Jess I know what you mean about not being able to let yourself go - most of the time when I get upset and start crying I tell myself to stop being silly and suck it up. I know its probably not the best thing to do but in the past I have always been the strong one so it just feels so wrong to feel so weak if you understand? There have been a couple of times though when I have completly lost it and shrieked the house down
Mrskg - that is without a doubt a great BFT for 10-12dpo! I am so pleased for you Hope a lot more of us get those fabolus 2 lines very very soon!
Wow Jennajul what a sign Looks like your little angel wanted to remind you it was time hun.
Sara I do understand about the first time BDing - infact the first time we did I started quietly crying when we finished because although it was nice it still felt wrong - it made me ache for our angel but like you said it also made me think about another child that we may have and the mixed emotions that will come with that
Well I lit my candles for all of our angels... it was strangely comforting to see everyones pictures here and on facebook - candles being lit in memory all over the world. I'm glad I got to take part. We also went to the cemetery yesterday and planted some snowdrops for my angel
I am now CD8 and we started the SMEP yesterday. I really hope this cycle is our time for our rainbow because those BFNs are heartbreaking
p.s We BD'd last night for the first time since it all happened - felt lovely of course but a bit weird and felt a bit upset after because made me think about baby we lost and another baby we might have - does that make any sense!?!?

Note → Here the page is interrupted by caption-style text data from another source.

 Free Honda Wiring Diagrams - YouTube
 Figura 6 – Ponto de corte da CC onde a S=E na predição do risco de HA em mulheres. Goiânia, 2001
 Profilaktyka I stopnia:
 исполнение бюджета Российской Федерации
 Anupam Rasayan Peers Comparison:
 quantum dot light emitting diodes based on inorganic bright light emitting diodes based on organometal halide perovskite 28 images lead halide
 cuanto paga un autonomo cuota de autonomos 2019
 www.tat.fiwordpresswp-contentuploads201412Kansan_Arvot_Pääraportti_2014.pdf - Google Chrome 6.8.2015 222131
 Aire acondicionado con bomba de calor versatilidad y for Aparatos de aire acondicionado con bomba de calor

Think that we are going to NTNP this cycle and then if/when AF arrives I'll go back to OPKs and charting again as seemed to work well last time.
So sorry you are feeling down Jess I'm so glad you have support from here I don't know where I would have been without bnb these last 3 months x you know we are all here for you 110% xxxx
I would also like to join. My would have been due date of my beautiful sweet twins was May 6, 2012. I would love to have my BFP and ideally in my 2nd trimester so I can worry a little less because I know it's going to be impossible next time.

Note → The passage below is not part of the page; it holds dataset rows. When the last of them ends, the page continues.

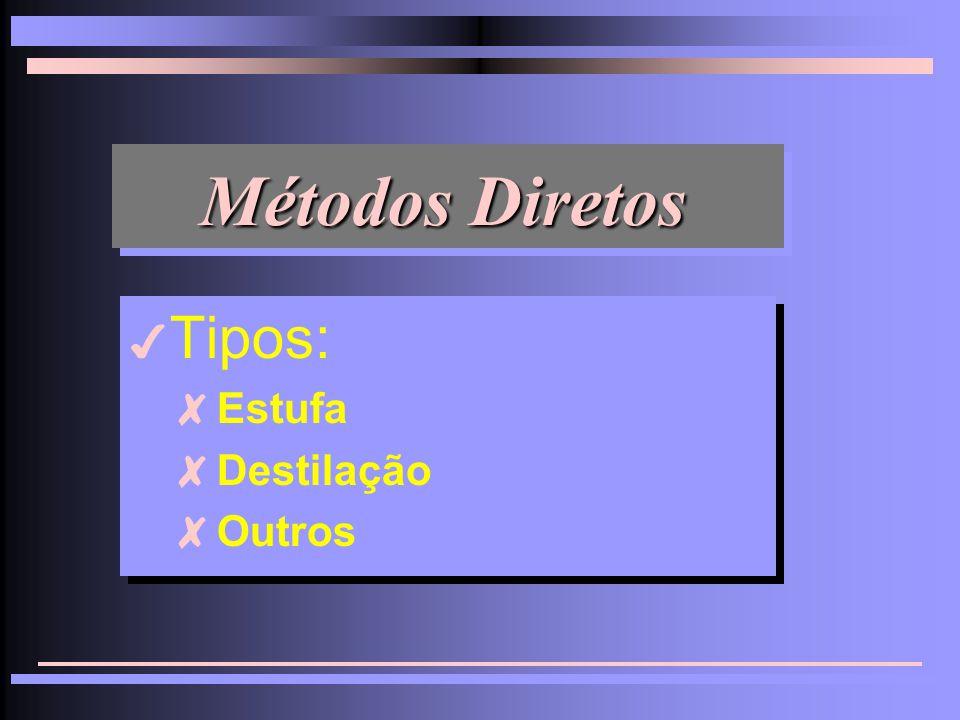 MÉTODOS DIRETOS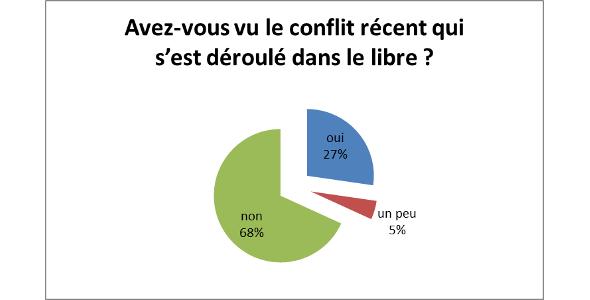 sondage q2
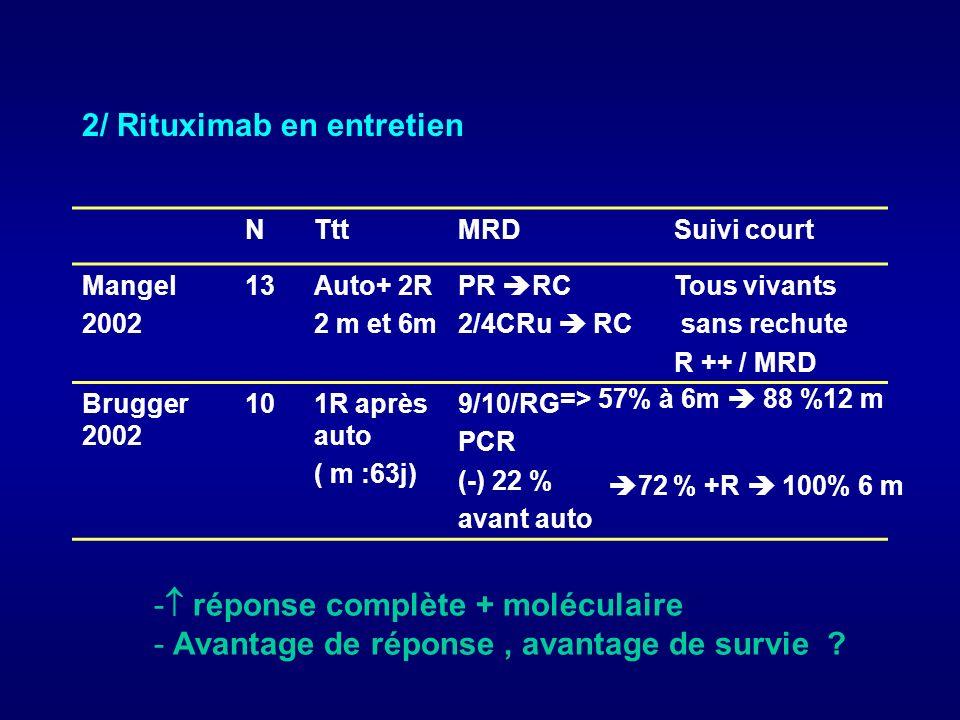 Evaluation de la MRD dans le MCL Corradini 1997 - 9MCL 7/8 évaluables PCR (+), Sg et MO avant auto - 1 PCR (-) greffon pas de rechute après 36 mois de suivi Andersen 1997, Corradini 1997 - 9PCR (+) : 7 rechute MRD (+)/persistante après auto - 4PCR (-) : 1 rechute = risque de rechute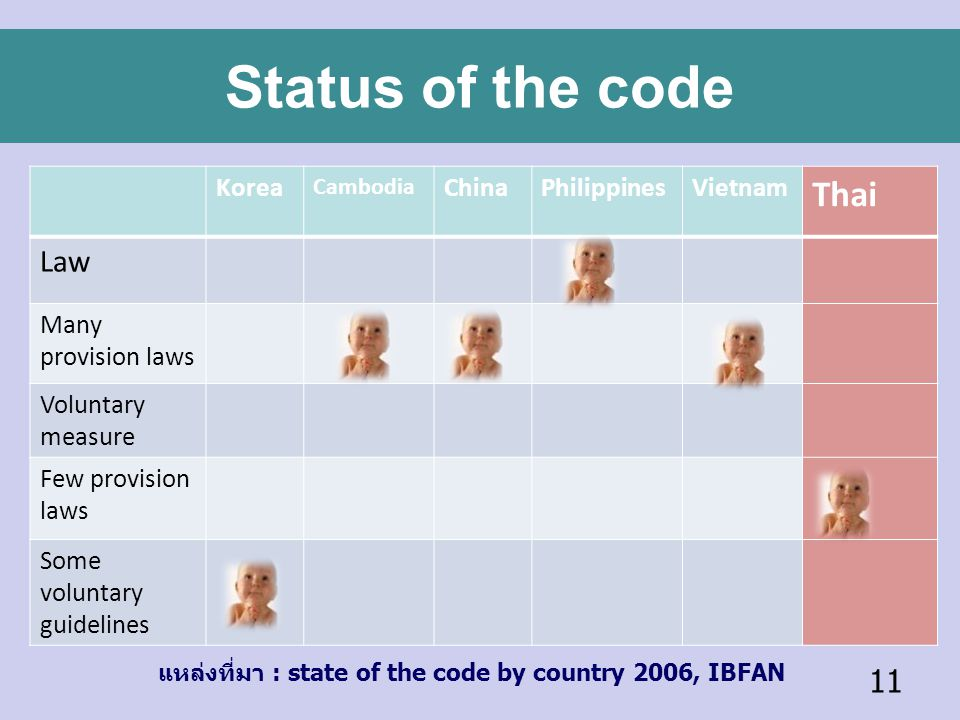 Status of the code Thai Law Korea China Philippines Vietnam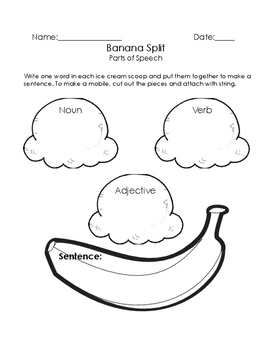 Banana Split Parts of Speech
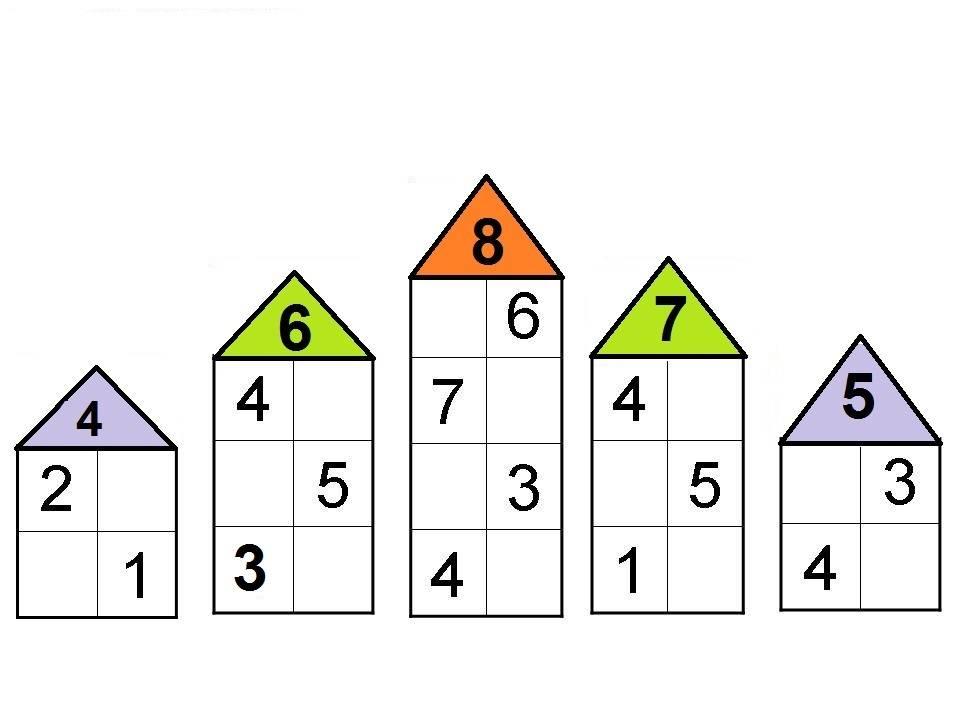 Конспект занятия «число 10 и его состав»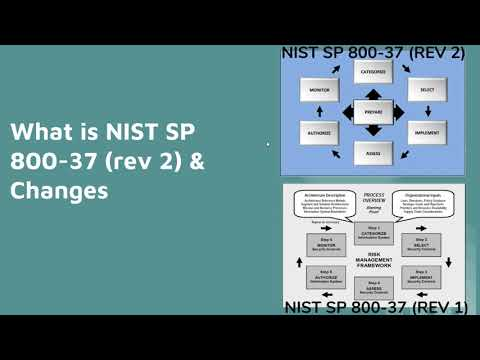 NIST 800 37 Revision 2 Risk Management Framework for Information Systems and Organizations A System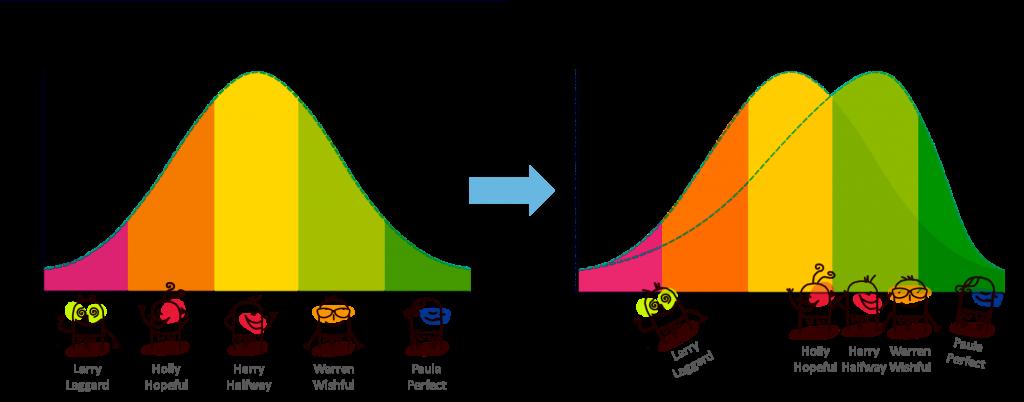quota-distribution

I know how you feel about having family that isn't too helpful. I mentioned the walk on the phone to my mom and I just got silence, you would think I would get a "Glad it went well" at least, but I get nothing. My sister is so involved in her own life, that she didn't even remember about my walk. I am so glad I have BnB and my support group girls, I don't know what I would do without them.
I am sorry that you are feeling down, but I know I would rather feel down at times than feel nothing at all. I don't mind feeling sad and missing my Angel sometimes, because if I don't no one else will. I just hope that the happy days out number the sad ones.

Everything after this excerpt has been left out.